## TASK INSTRUCTIONS:
A – In the book summary, what three psychological needs does self-determination theory say motivation requires?
B – From the book summary, reproduce the passage starting at "- Passion takes" and ending at "at what they do.".

If you want to love what you do, ‘follow your passion’ is not good advice to go after. You have to look at the new way of thinking about creating a work that you love.
It’s important to build career capital first i.e. rare and valuable skills and then invest that career capital to generate the type of traits that make a job great. And control and mission are two good places to start.
This book will introduce you to a new way of looking at the world and help you follow a realistic path towards a meaningful and engaging working life.
5 Key Ideas From The Book
- Following your passion is conventional wisdom that’s seriously flawed
- Passion is the side-effect of mastery
- ‘Be so good that they can’t ignore you’ is a well-suited strategy for creating work you love.
- Only with deliberate practice, you can blow past your peers
- Passion will take time
Book Summary: So Good They Can’t Ignore You
This is my book summary of So good they can’t ignore you by Cal Newport. This book summary contains quotes as well as my own thoughts from the book. It also includes key lessons and important passages from the book.
Don’t follow your passion
“Follow your passion is dangerous advice.” The path to happiness or fulfillment is quite more complicated than just asking yourself “what should I do with my life?”
There are people who end up loving what they do while many others fail to do so. And all these people, they don’t reach there by following their passion.
Following your passion is conventional wisdom that’s seriously flawed.
Most people live with a false belief that they have to find what they love. and the only way to do great work is to love what you do. They keep on looking and looking, changing jobs and jobs. They believe that they are only a few walks away from finding their dream job.
Everyone says the same thing: To be happy, follow your passion. But is it so?
Yes! having a passion for your work is vital, but it is a fool’s errand to try to figure out in advance what work will lead to this passion.
Passion is rare
It’s only in movies where the idea that you should just go for your dream becomes a reality. But in life, things happen in stages.
It’s hard to predict what you’ll eventually grow to love. If you look around the most successful people in the world, they sure do love what they do. But the life they are living often has complex origins and rejects the idea that you have to follow your passion.
The science of passion
The reason why most people love their work while most people don’t is because of a pre-existing passion. Here are the three conclusions that the author likes to draw upon to love what you do.
- Career Passions are rare: We don’t have pre-existing passions waiting to be discovered.
- Passion takes time: In research done by Wrzesniewski, the happiest and the most passionate people were not the ones who followed their passion into a position but those who have been around long enough to become good at what they do.
- Passion is a side-effect of Mastery: STD, self-determination theory tells that, motivation in work or anywhere requires you to fulfill the following three psychological needs:
- Autonomy: the feeling that you have control over your day and the actions are important
- Competence: The feeling that you are good at what you do
- Relatedness: The feeling of connection to other people.
The reason why experienced people enjoy their work is that it takes time to build the competence and autonomy that generates the enjoyment.

## Data items:
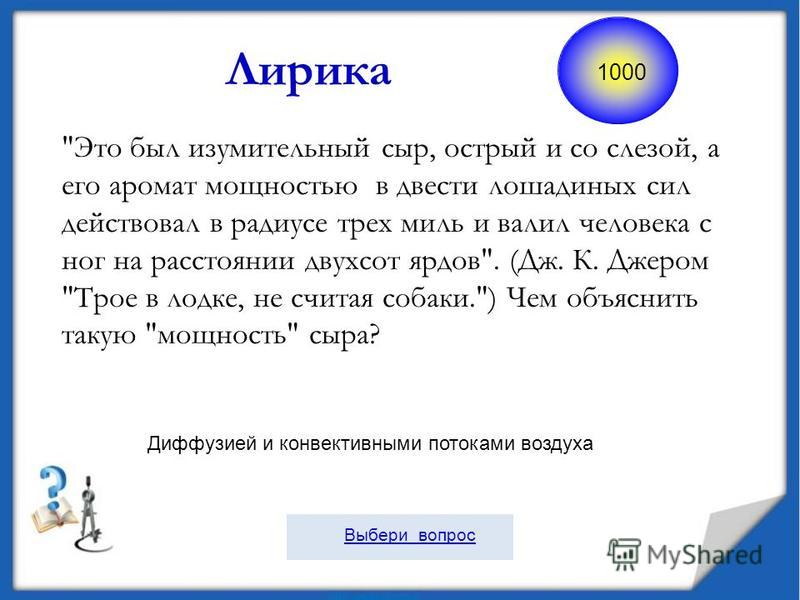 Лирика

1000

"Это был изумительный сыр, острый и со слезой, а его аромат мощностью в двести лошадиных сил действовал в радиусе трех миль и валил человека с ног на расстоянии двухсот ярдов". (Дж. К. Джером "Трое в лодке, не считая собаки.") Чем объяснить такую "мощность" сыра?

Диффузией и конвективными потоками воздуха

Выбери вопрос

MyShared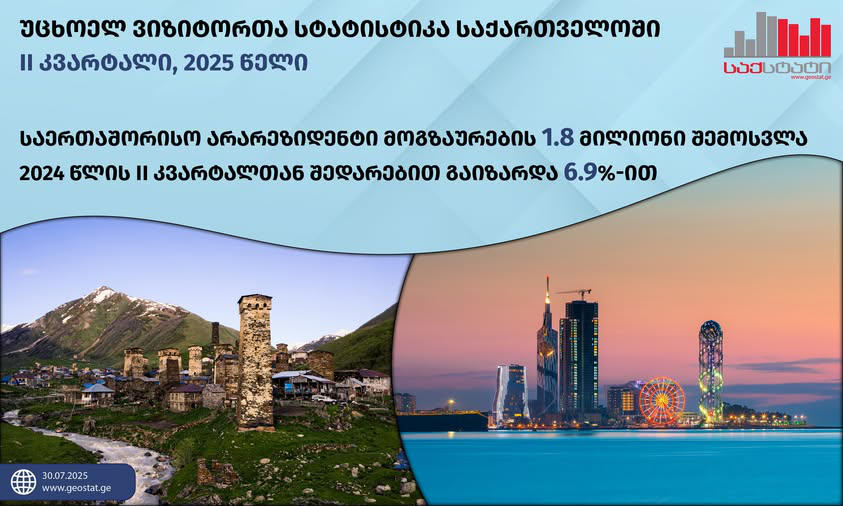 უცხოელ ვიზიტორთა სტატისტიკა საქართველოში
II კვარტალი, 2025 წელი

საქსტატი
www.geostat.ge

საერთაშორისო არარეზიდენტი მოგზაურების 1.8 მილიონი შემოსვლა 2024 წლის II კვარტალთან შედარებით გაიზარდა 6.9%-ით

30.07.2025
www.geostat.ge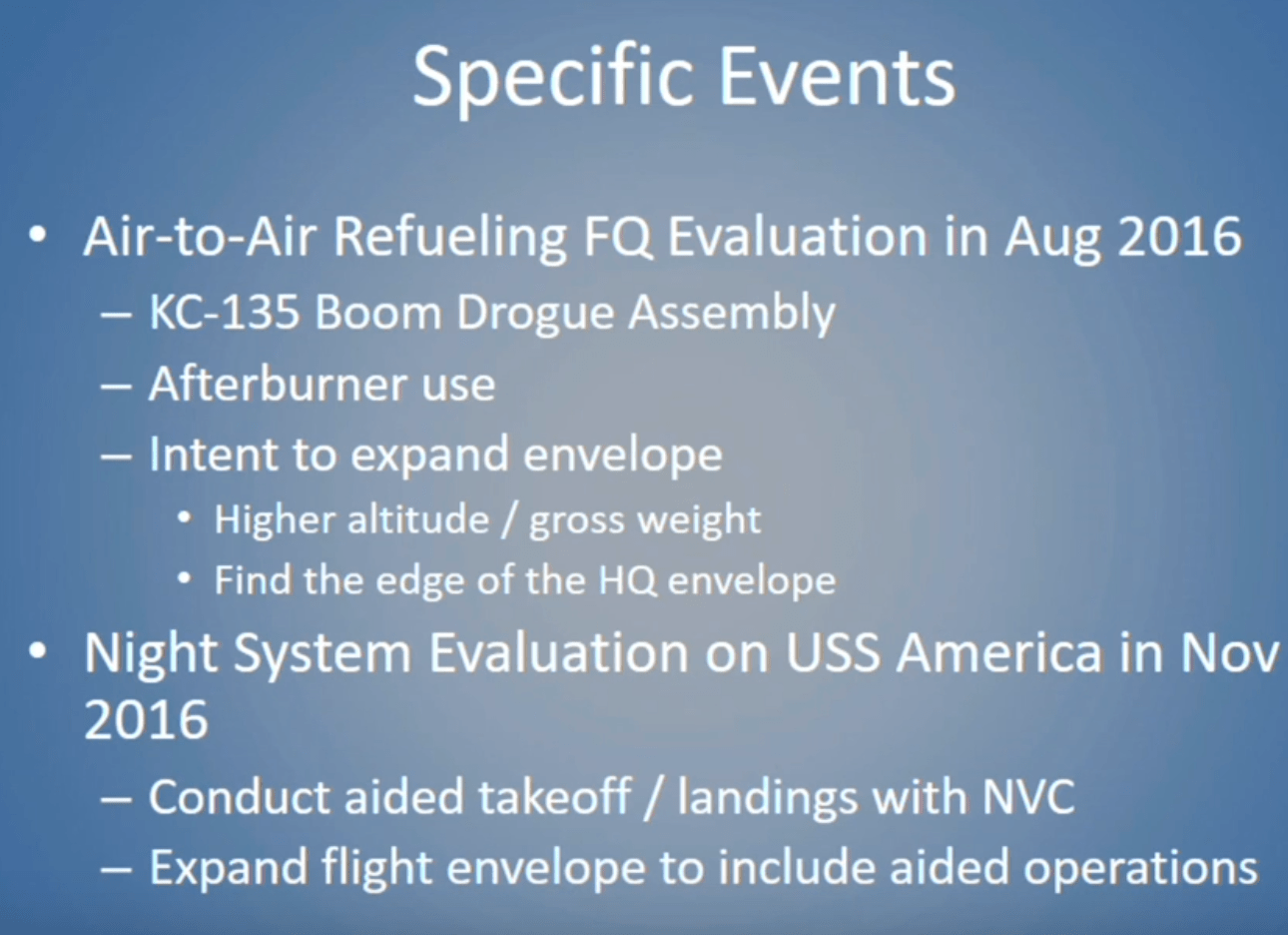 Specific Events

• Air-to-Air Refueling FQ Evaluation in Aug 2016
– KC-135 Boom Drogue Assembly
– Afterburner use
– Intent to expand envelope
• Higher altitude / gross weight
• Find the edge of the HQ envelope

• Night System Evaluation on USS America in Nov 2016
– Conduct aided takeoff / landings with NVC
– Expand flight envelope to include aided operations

## RESPONSES BY ITEM NUMBER:
A – Autonomy, competence, and relatedness.

B –
- Passion takes time: In research done by Wrzesniewski, the happiest and the most passionate people were not the ones who followed their passion into a position but those who have been around long enough to become good at what they do.